Son zamanlarda sıkça duymaya başladığımız UX kelimesi ne anlama geliyor hiç düşündünüz mü? İçinizden düşünmesek neden bu yazıyı okuyalım dediğinizi duyar gibiyim. Web tasarım, yazılım, uygulama tasarım hizmeti veren birçok firma ve serbest çalışanın (freelancer) dilinden düşmeyen ve hatta birçoğunun gerçek anlamını bilmediği UX ne anlama geliyor biraz değinelim istedim. Çünkü bizde birçok sunumda bu kelimeleri kullanıyor ve karşımızdaki kişilerin anlamasını bekliyoruz.
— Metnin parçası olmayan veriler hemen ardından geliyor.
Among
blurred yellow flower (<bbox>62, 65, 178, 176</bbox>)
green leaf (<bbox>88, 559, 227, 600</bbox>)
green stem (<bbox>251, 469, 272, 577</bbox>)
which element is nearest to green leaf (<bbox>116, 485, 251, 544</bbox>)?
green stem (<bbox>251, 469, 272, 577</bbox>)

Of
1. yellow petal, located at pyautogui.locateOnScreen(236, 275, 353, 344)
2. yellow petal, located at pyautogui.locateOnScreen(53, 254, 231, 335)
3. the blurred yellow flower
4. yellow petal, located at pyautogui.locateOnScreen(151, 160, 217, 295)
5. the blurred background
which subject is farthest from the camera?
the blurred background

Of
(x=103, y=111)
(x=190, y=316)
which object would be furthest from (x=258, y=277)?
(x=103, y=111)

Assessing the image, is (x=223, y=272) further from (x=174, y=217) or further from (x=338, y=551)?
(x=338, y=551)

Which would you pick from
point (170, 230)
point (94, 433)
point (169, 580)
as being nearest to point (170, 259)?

UX İngilizce User Experience Türkçesi ile Kullanıcı Deneyimi kelimelerinin kısaltması olarak kullanılıyor. Seksenli yılların başından bu yana hayatımıza yavaşça ve fark ettirmeden sokulan bir kavram olarak karşımıza çıkan Kullanıcı Deneyiminin ilk örneklerini 21. Yüzyılın dâhisi Steve Jobs hayatımıza adapte ediyor. Jobs Atari firmasında iken başladığı Kullanıcı Odaklı Tasarımlarına Mac ile devam ettiğini görüyoruz.
Peki, nedir bu Kullanıcı Deneyimi (User Experience)?
Kullanıcı deneyimi adı üstünde hazırladığınız bir tasarım, ürün vb çalışmayı asıl kullanacak kişilerin kullanarak deneyimlemelerinden ibaret. Burada ibaret kelimesini hiçte küçümsememek lazım. Zira UX olmazsa hiç bir ürün tam anlamı ile başarı sağlamaz.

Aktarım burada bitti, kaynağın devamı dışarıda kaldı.